▶ **What you should do**
In the records below, find the line containing "category: wildebeest", then reproduce that line and every one after it to the end, exactly and alone.

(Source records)
★ ★ ★ ★

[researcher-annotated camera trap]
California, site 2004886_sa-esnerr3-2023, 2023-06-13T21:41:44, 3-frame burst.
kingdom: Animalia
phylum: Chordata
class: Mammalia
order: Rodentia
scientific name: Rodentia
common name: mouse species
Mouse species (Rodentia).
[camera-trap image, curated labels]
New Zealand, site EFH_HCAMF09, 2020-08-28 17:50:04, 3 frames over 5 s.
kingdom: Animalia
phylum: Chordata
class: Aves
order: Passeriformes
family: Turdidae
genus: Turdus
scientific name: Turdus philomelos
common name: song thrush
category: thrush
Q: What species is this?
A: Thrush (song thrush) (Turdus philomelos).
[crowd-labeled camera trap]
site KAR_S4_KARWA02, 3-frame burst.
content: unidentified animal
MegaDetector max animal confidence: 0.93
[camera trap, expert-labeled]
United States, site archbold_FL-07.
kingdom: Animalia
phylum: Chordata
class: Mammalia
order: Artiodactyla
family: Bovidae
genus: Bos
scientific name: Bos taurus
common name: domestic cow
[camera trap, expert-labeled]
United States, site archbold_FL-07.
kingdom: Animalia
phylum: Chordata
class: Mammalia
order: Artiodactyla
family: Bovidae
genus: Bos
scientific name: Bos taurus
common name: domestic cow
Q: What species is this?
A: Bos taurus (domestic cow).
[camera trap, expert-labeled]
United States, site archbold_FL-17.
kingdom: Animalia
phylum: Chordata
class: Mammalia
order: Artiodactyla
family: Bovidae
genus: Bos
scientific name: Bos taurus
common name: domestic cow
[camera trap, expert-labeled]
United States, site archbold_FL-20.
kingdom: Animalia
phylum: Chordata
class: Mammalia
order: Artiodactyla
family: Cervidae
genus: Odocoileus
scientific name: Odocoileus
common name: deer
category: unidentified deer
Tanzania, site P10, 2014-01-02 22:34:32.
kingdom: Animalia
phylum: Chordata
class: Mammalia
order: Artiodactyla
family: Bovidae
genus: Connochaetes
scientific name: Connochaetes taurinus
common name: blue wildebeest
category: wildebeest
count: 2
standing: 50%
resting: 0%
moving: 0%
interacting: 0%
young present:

★ ★ ★ ★

▶ **Answer space**
category: wildebeest
count: 2
standing: 50%
resting: 0%
moving: 0%
interacting: 0%
young present:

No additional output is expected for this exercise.